● Brano riportato:
┌──

12/03/2011 17023 lettori
4 minuti

 

 

 

Con questo articolo dal titolo tra l’amaro e l’ironico vorrei esaminare i diversi punti di vista di aziende e specialisti per capire cosa davvero chiedono ai giovani (e meno giovani) per entrare nel mercato del lavoro. Vorrei partire prima dai freddi dati per poi andare a confrontare le richieste con le reali esigenze delle persone.

La disoccupazione

Dai dati Istat la disoccupazione resta stabile, ma quella giovanile aumenta e non solo per la crisi. Le altre cause sono la bassa qualità delle nostre università, sempre meno laureati (ne ha di più il Cile) e un forte riferimento all’ossessione del posto fisso.

Le indicazioni degli specialisti

In un lungo articolo letto pochi giorni fà, l’analisi dell’attuale situazione dei giovani parte da una considerazione:far capire ai giovani che il lavoro si conquista ogni giorno, mettendo alla prova il proprio talento anche essendo disposti ad accettare un contratto a termine, costruendo il proprio futuro puntando sull’esperienza accumulata.

└──

● Materiale mostrato:

┌──

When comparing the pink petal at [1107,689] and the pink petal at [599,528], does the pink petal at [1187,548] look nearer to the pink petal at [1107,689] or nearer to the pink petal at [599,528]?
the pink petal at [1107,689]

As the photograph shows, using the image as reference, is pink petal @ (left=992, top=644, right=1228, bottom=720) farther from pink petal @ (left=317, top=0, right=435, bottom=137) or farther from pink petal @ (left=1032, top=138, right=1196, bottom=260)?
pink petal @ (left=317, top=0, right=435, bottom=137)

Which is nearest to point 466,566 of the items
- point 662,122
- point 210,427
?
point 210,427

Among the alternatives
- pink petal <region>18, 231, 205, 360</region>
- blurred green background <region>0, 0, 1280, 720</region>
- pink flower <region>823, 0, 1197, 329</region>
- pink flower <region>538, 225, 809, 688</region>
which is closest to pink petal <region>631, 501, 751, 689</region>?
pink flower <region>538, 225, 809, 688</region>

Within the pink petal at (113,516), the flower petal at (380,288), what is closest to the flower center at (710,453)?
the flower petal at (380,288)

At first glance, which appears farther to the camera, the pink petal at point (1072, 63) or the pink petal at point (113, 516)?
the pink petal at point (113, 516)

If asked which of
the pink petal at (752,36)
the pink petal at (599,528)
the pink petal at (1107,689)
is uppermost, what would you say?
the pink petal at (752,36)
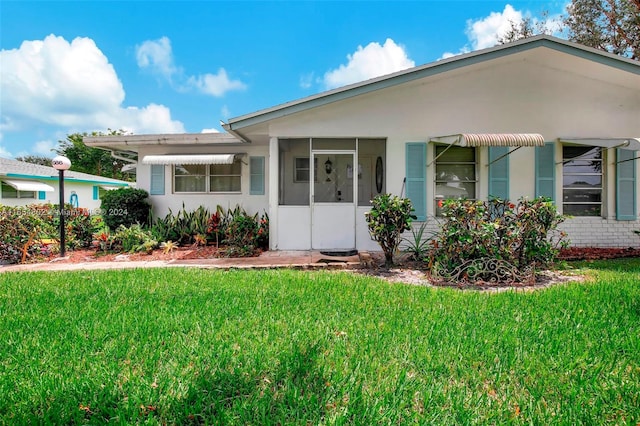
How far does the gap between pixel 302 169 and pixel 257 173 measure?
282 centimetres

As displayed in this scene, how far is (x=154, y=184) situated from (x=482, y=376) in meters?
10.7

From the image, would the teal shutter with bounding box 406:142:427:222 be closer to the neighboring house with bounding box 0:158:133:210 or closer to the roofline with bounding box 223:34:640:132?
the roofline with bounding box 223:34:640:132

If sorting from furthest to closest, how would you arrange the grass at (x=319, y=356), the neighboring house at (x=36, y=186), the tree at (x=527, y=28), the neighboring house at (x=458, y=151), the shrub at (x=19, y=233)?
the neighboring house at (x=36, y=186)
the tree at (x=527, y=28)
the neighboring house at (x=458, y=151)
the shrub at (x=19, y=233)
the grass at (x=319, y=356)

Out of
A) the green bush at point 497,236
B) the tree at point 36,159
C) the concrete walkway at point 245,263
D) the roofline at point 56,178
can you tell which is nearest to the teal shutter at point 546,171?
the green bush at point 497,236

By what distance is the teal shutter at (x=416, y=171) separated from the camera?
8.13 metres

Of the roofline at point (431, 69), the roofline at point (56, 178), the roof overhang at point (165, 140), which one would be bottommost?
the roofline at point (56, 178)

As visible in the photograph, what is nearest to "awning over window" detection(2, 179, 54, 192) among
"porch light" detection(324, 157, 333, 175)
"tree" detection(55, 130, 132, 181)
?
"tree" detection(55, 130, 132, 181)

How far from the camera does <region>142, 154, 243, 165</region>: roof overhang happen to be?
9.78m

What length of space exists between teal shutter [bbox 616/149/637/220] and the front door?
6.47 m

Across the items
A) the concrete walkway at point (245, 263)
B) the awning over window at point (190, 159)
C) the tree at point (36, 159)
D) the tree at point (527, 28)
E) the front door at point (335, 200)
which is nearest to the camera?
the concrete walkway at point (245, 263)

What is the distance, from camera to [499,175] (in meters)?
8.19

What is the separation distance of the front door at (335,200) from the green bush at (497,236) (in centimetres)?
269

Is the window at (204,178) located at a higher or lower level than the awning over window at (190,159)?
lower

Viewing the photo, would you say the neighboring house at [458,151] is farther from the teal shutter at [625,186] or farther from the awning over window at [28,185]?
the awning over window at [28,185]
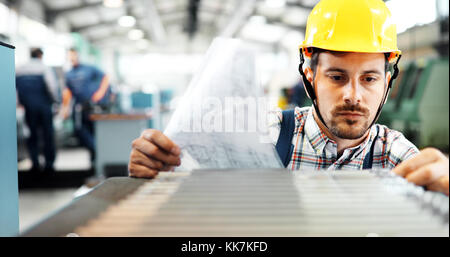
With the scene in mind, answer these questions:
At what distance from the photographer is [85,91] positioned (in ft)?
13.5

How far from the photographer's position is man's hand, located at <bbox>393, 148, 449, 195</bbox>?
1.46ft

└──

● Compiti da svolgere:
(a) Riporta parola per parola la parte del brano sul lavoro dei giovani che comincia con "12/03/2011 17023 lettori" e termina dopo "esigenze delle persone.".
(b) Prosegui il brano sul lavoro dei giovani dal punto in cui si interrompe.

● Risposte per compito:
(a)
12/03/2011 17023 lettori
4 minuti

 

 

 

Con questo articolo dal titolo tra l’amaro e l’ironico vorrei esaminare i diversi punti di vista di aziende e specialisti per capire cosa davvero chiedono ai giovani (e meno giovani) per entrare nel mercato del lavoro. Vorrei partire prima dai freddi dati per poi andare a confrontare le richieste con le reali esigenze delle persone.

(b)
L’articolo prosegue indicando anche i parametri fondamentali che le aziende devono avere per sollevarsi dalla crisi: investire sui talenti, maggiore flessibilità nella gerarchia, potenziare i lavoratori sopra i 50 anni e ancora rinunciare all’ossessione del posto fisso.

Il mio punto di vista

Si fà un gran parlare di abbandonare la chimera del posto fisso che tante certezze dà al lavoratore, ma molti problemi crea nelle grandi aziende. In effetti il raggiungimento di questo obiettivo per molte persone (soprattutto fino al decennio passato) significava il punto di approdo professionale, una “pace dei sensi” che ha generato improduttività e poco spirito di competizione. Ho sempre sostenuto l’idea (e quindi sostengo alcune delle idee descritte sopra) che il lavoro e la professionalità vanno dimostrate giorno dopo giorno senza nascondersi dietro le “garanzie” di un contratto di lavoro blindato. Sostengo anche la flessibilità, la disponibilità a viaggiare e lavorare nei weekend.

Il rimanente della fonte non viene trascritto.